Each chapter, so far, is from a different point of view. The writing style undergoes a subtle shift with each character-change. The following excerpt is from the eyes of Briony (a scarily vulnerable 13 year old girl, who is obsessed with becoming a writer, and ... well. Something is UP with that girl. There's something not right about her, but McEwan, so far, isn't revealing whatever it is that might be missing in Briony).

Read:

She should have changed her dress this morning. She thought how she should take more care of her appearance, like Lola. It was childish not to. But what an effort it was.
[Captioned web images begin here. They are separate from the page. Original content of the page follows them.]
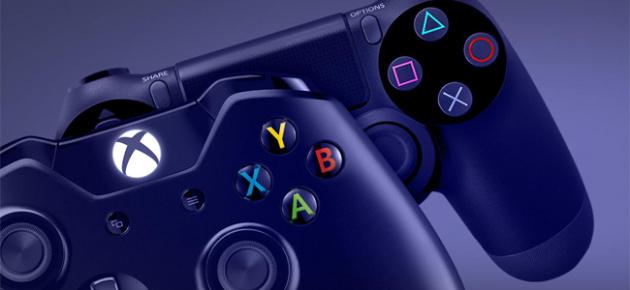 DualShock 4 vs. Xbox One Controller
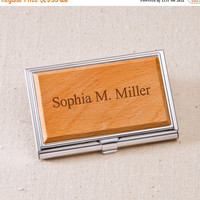Engraved Wood Business Card Case - Personalized Business Card Case (1125)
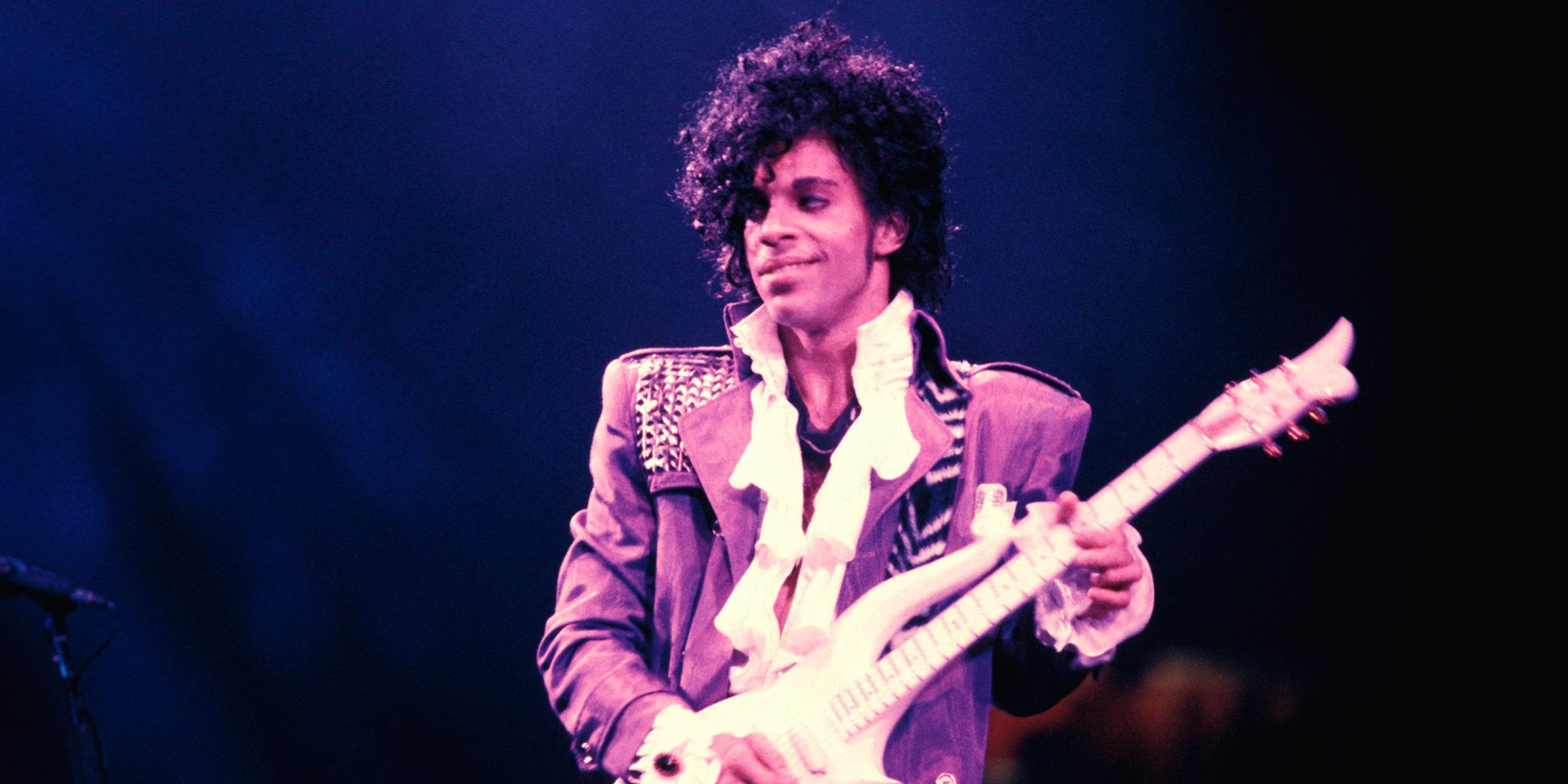 Dru Chen, Reuby, Tim De Cotta and Roze to perform at Prince tribute show
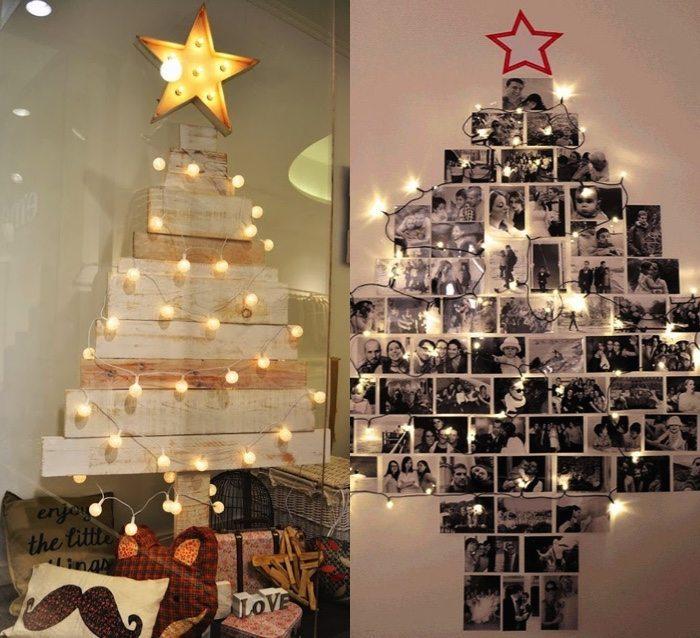 Deco ya huele a navidad - Decoracion navidad original ...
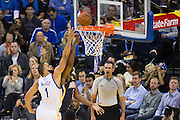 Golden State Warriors center JaVale McGee (1) attempts to block a lay up by Indiana Pacers center Al Jefferson (7) at Oracle Arena in Oakland, Calif., on December 5, 2016. (Stan Olszewski/Special to S.F. Examiner)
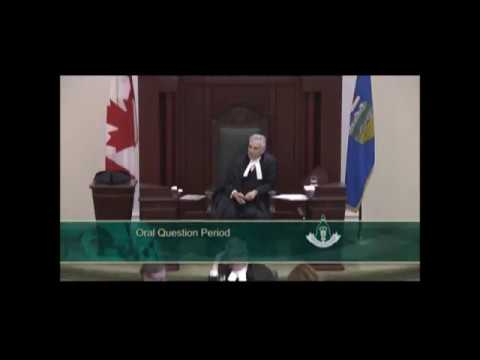 Question- Provincial Funding for Adult Learning
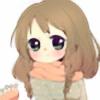 Anie-Chan14's avatar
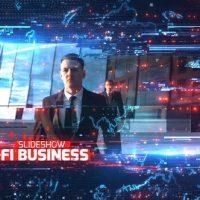 VIDEOHIVE SCI-FI BUSINESS SLIDESHOW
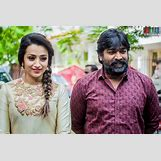 Vijay Sethupathi Wife Jessie   1800 x 1200 jpeg 426kB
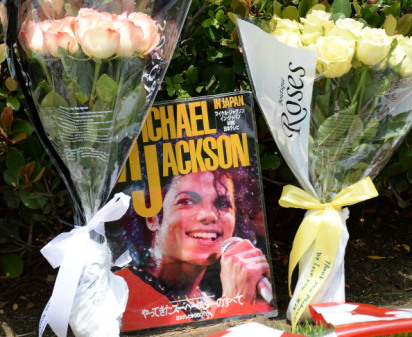 US-ENTERTAINMENT-MUSIC-JACKSON-DEATH ANNIVERSARY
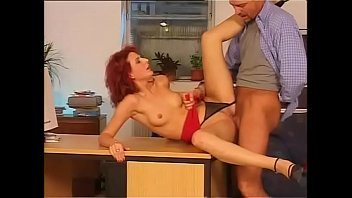 Xhamster senior sex Old sinners fucking hard at home in everyday life vol. 18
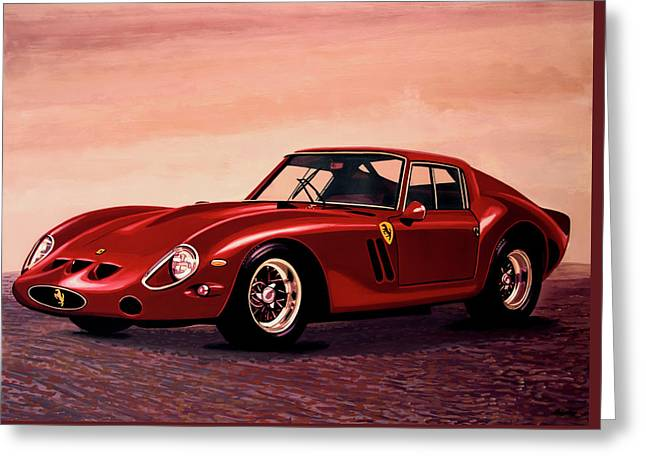Ferrari 250 Gto 1962 Painting Greeting Card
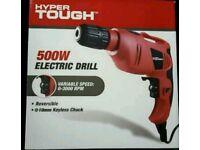 drill machine 500w
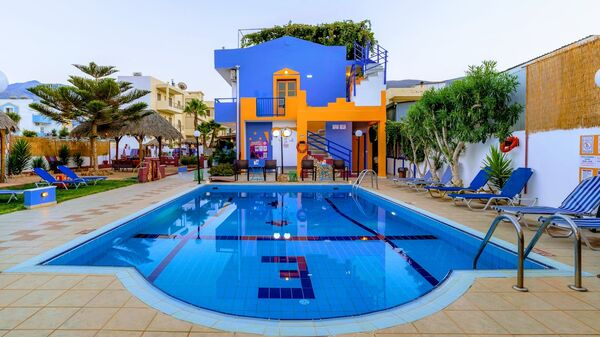 Holidays at Eltina Apartments - Adults Only in Malia, Crete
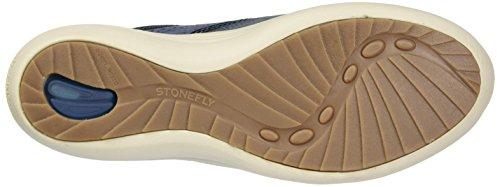Stonefly Damen Romy 13 Sneaker Blau (DENIM 124)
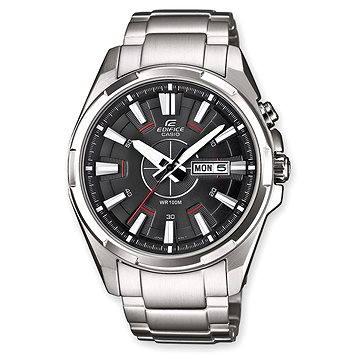 Pánské hodinky Casio EFR 102D-1A (4971850984597) + ZDARMA Stříbrná pamětní mince Alza pamětní stříbrňák 20 let Alza.cz 1/2 Oz, hmotnost 16g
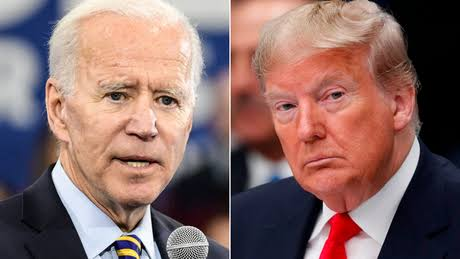 Trump Cannot Declare Election Results - Biden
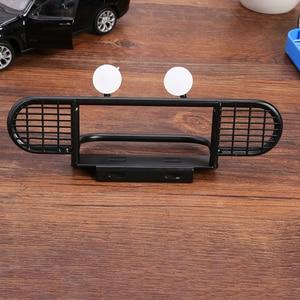 Горячая Распродажа комплект для бампера простой прочный металлический передний Кубок с верблюдом бампер формовка транспортного средства фитинги для TRX-4 Rc4wd осевой вентилятор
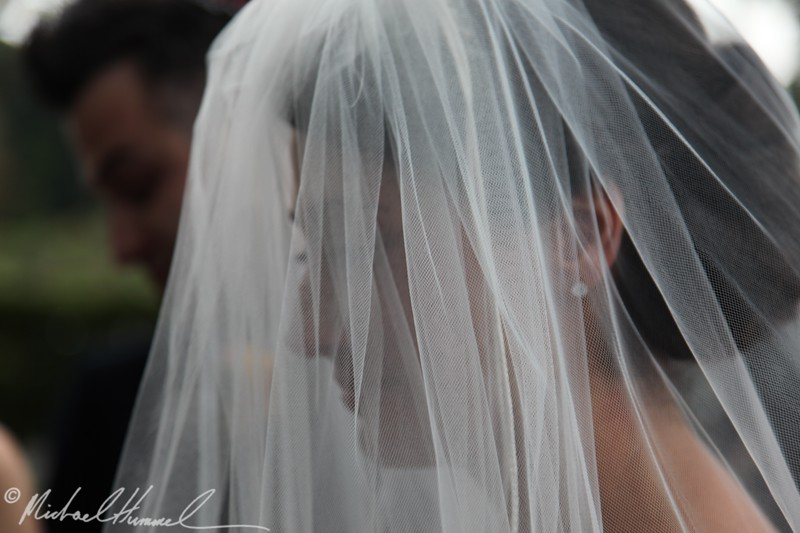 Manfre_Wedding_29.jpg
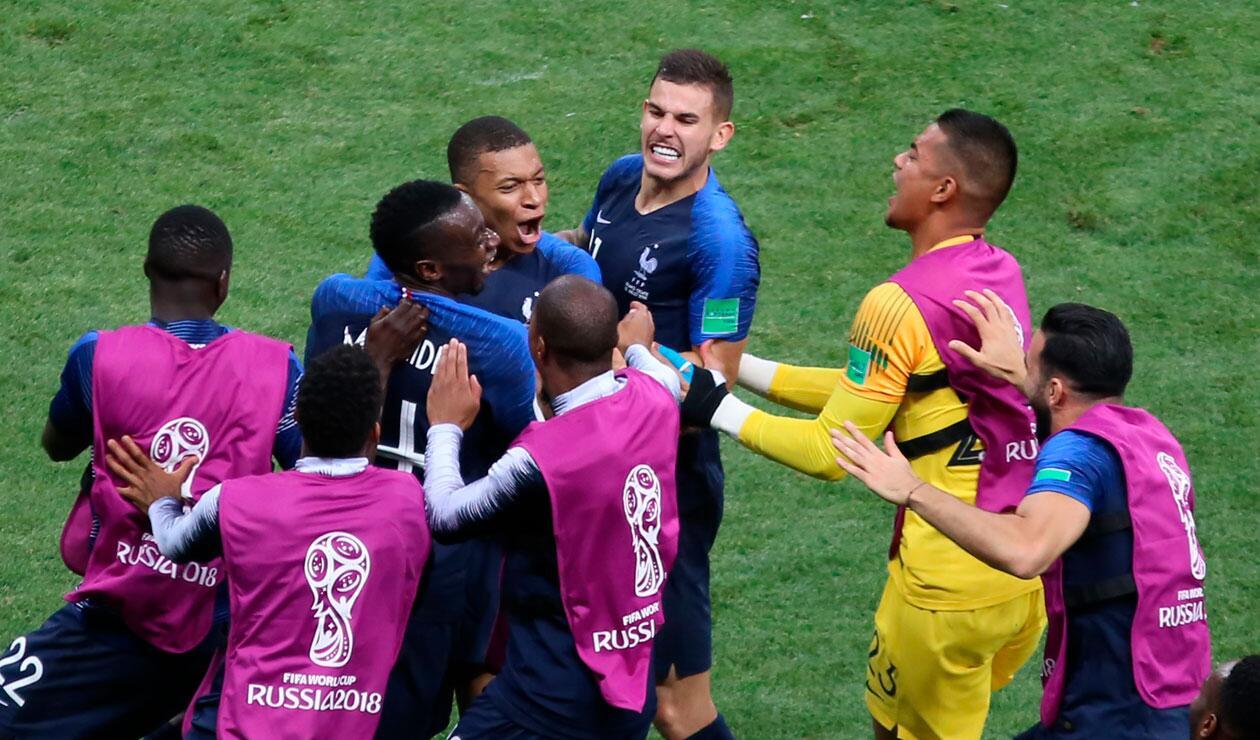Kyllian M'bappe celebra el gol marcado en la final del Mundial Rusia 2018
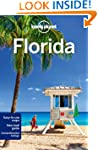 Lonely Planet Florida 7th Ed.: 7th Ed...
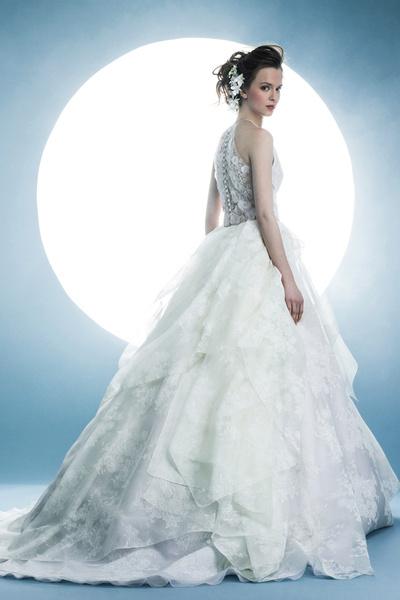 60 пышных свадебных платьев 2015 | галерея [1] фото [55]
The silence hissed in her ears and her vision was faintly distorted -- her hands in her lap appeared unusually large and at the same time remote, as though viewed across an immense distance. She raised one hand and flexed its fingers and wondered, as she had sometimes before, how this thing, this machine for gripping, this fleshy spider on the end of her arm, came to be hers, entirely at her command. Or did it have some little life of its own? She bent her finger and straightened it. The mystery was in the instant before it moved, the dividing moment between not moving and moving, when her intention took effect. It was like a wave breaking. If she could only find herself at the crest, she thought, she might find the secret of herself, that part of her that was really in charge. She brought her forefinger closer to her face and stared at it, urging it to move. It remained still because she was pretending, she was not entirely serious, and because willing it to move, or being about to move it, was not the same as actually moving it. And when she did crook it finally, the action seemed to start in the finger itself, not in some part of her mind. When did it know to move, when did she know to move it? There was no catching herself out. It was either-or. There was no stitching, no seam, and yet she knew that behind the smooth continuous fabric was the real self -- was it her soul? -- which took the decision to cease pretending, and gave the final command.